C. Effects of the Invention As described above, according to the present invention, the camshaft is provided with a low-speed cam, a high-speed cam, and a protrusion, and the first valve driving member slidingly contacts the high-speed cam; a second valve driving member that is in sliding contact with the low-speed cam and connected to one of the intake valves or the exhaust valve; and a third valve driving member that is in sliding contact with the protrusion and connected to the other intake valve or exhaust valve. are arranged adjacent to each other, and the connection and disconnection of the adjacent valve drive members can be independently switched, so that a mixture inflow speed suitable for low, medium and high speeds can be obtained, and at low and medium speeds. It is possible to reduce fuel consumption and increase output at high speeds. Moreover, at low and medium speeds, the intake valve or exhaust valve corresponding to the third valve drive member is deactivated, thereby increasing the turbulence of the air-fuel mixture in the combustion chamber, thereby contributing to a reduction in fuel consumption.
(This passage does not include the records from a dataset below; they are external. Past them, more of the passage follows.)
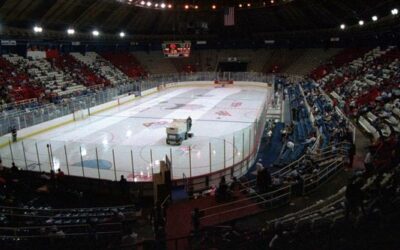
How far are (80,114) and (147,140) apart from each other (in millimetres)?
9218

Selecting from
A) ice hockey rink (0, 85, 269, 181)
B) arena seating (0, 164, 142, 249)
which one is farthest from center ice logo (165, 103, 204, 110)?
arena seating (0, 164, 142, 249)

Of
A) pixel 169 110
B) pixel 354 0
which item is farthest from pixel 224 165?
pixel 354 0

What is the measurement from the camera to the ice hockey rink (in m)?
14.8

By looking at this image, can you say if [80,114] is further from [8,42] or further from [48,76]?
[8,42]

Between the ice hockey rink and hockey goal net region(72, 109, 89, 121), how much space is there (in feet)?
1.56

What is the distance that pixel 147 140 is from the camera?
2009 centimetres

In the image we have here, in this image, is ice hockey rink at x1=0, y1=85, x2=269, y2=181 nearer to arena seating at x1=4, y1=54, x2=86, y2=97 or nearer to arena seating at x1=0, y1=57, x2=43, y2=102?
arena seating at x1=0, y1=57, x2=43, y2=102

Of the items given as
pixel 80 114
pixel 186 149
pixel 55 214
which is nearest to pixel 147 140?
pixel 186 149

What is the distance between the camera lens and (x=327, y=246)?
5.54 m

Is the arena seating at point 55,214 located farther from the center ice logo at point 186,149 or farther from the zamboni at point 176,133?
the zamboni at point 176,133

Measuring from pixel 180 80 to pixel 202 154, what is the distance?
3217 centimetres

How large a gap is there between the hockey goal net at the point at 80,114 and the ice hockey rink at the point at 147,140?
0.48m

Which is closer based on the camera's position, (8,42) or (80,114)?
(80,114)

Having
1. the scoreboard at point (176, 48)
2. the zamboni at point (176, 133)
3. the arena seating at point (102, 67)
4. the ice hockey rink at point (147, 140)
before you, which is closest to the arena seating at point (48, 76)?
the ice hockey rink at point (147, 140)
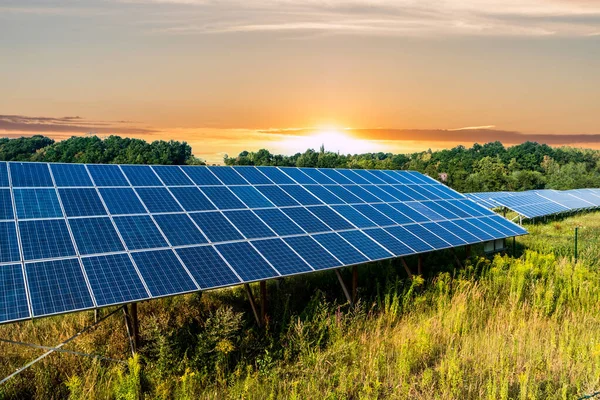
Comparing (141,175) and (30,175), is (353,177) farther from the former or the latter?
(30,175)

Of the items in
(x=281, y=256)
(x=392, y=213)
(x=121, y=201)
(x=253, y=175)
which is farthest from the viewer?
(x=253, y=175)

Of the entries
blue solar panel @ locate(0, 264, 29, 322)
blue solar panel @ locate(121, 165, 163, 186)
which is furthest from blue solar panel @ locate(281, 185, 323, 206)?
blue solar panel @ locate(0, 264, 29, 322)

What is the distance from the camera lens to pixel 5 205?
12727mm

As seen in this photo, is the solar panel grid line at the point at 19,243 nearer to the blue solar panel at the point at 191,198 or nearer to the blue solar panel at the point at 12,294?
the blue solar panel at the point at 12,294

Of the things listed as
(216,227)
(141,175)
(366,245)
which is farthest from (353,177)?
(216,227)

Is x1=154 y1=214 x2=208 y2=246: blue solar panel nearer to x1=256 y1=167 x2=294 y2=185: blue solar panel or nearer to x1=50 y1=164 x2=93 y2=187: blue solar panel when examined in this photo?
x1=50 y1=164 x2=93 y2=187: blue solar panel

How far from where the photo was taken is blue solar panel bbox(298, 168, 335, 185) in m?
22.1

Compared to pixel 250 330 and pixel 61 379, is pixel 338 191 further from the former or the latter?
pixel 61 379

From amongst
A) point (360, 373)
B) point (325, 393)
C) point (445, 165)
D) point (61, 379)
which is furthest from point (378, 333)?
point (445, 165)

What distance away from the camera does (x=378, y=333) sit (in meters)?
12.8

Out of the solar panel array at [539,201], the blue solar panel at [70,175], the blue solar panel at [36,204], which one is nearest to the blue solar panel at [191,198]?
the blue solar panel at [70,175]

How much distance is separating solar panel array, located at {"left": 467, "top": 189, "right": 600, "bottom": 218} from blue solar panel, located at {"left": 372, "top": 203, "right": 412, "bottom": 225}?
41.5ft

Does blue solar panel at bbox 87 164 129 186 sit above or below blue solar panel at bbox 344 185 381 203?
above

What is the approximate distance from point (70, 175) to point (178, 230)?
16.1 ft
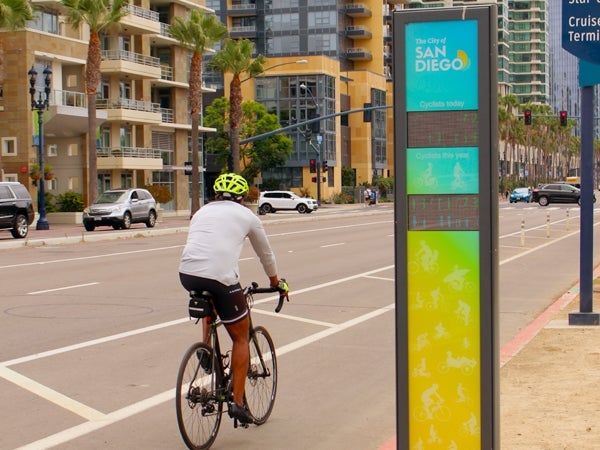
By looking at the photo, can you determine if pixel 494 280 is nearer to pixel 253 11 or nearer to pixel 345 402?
pixel 345 402

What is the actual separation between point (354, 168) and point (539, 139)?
7239 centimetres

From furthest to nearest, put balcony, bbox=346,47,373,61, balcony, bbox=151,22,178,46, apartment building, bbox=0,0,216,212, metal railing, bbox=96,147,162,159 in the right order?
balcony, bbox=346,47,373,61 < balcony, bbox=151,22,178,46 < metal railing, bbox=96,147,162,159 < apartment building, bbox=0,0,216,212

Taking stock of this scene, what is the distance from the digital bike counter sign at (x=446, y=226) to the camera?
5.62m

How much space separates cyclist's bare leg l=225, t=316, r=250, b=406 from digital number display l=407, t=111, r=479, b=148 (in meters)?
2.12

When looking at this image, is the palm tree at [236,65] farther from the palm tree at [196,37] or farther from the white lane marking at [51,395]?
the white lane marking at [51,395]

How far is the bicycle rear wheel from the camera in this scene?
22.1 feet

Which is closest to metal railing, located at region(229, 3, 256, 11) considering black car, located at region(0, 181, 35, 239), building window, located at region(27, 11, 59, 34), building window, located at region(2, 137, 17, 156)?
building window, located at region(27, 11, 59, 34)

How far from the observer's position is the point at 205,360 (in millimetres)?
6980

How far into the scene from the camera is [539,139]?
179 metres

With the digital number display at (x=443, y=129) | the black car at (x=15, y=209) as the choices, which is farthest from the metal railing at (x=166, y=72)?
the digital number display at (x=443, y=129)

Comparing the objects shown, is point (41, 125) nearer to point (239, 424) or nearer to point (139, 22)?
point (139, 22)

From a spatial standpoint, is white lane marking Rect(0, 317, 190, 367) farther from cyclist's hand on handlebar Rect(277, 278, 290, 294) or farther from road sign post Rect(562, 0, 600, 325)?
road sign post Rect(562, 0, 600, 325)

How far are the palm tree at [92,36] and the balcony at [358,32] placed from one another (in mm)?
70816

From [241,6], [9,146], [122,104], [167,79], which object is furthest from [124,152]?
[241,6]
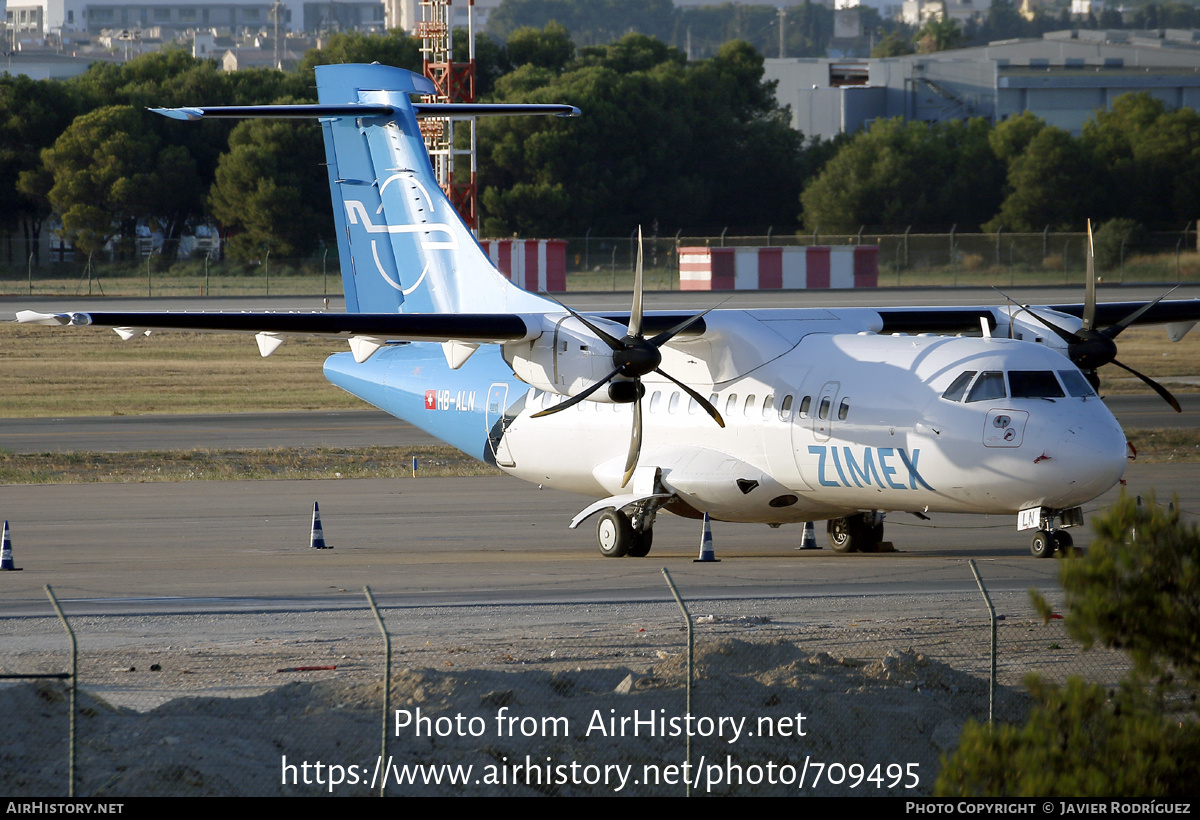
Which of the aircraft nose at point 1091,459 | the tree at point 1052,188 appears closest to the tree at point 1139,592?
the aircraft nose at point 1091,459

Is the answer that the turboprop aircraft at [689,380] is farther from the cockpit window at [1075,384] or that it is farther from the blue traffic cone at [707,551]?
the blue traffic cone at [707,551]

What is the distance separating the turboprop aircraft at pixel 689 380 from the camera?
56.2 feet

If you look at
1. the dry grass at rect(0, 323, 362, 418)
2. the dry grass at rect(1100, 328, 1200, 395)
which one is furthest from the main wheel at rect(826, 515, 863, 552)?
the dry grass at rect(0, 323, 362, 418)

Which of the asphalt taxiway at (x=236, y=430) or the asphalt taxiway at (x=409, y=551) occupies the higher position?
the asphalt taxiway at (x=409, y=551)

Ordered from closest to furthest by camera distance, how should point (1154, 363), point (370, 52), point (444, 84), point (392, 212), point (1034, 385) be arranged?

[Brief explanation of drawings]

1 to 6 show an embodiment of the present invention, in which FIG. 1 is a longitudinal side view and a sectional view taken along the line - in FIG. 2, FIG. 2 is a plan view of FIG. 1, Figure 3 is a cross-sectional view taken along the line - - in Figure 2, Figure 4 is a cross-sectional view taken along the line - Figure 1 when each rocker arm is disconnected, and Figure 5 is a cross-sectional view taken when the first and second rocker arms are connected. 4 is a cross-sectional view corresponding to FIG. 4, FIG. 6 is a cross-sectional view corresponding to FIG. 4 when the first, second, and third rocker arms are connected, and FIG. 7 is a second view of another embodiment of the present invention. FIG. 1a, 1b...Intake valve, 2...Camshaft,
3...Protuberance, 4...Low speed cam, 4b, 5b...
... Base circle, 5 ... High-speed cam, 7 ... First rocker arm as a first valve drive member, 8 ... Second rocker arm as a second valve drive member, 9 ... Third rocker arm
Third rocker arm as a valve drive member, 19...
Lifter as pressing means, 21, 22...connection switching means.

Claims (1)

[Scope of Claims] 1 A pair of intake valves or exhaust valves provided in the engine body are interlocked with a cam integrated with a camshaft that rotates depending on the operating state of the engine via a plurality of valve drive members. In a valve train for an internal combustion engine that opens and closes a valve, the camshaft is provided with a low-speed cam, a high-speed cam, and a perfectly circular protuberance corresponding to the base circles of these cams. , a first valve driving member in sliding contact with the high-speed cam, a second valve driving member in sliding contact with the low-speed cam and connected to one of the intake valves or the exhaust valve, and a second valve driving member in sliding contact with the protrusion and the other. and a third valve driving member connected to the intake valve or the exhaust valve are arranged adjacent to each other, and between the mutually adjacent valve driving members, a connection switching means capable of switching connection and disconnection between the two is provided. 1. A valve train for an internal combustion engine, characterized in that the valve train is provided so as to be able to operate independently of each other. 2. The valve train for an internal combustion engine according to claim 1, wherein the first valve driving member is brought into contact with a pressing means for elastically biasing the high speed cam.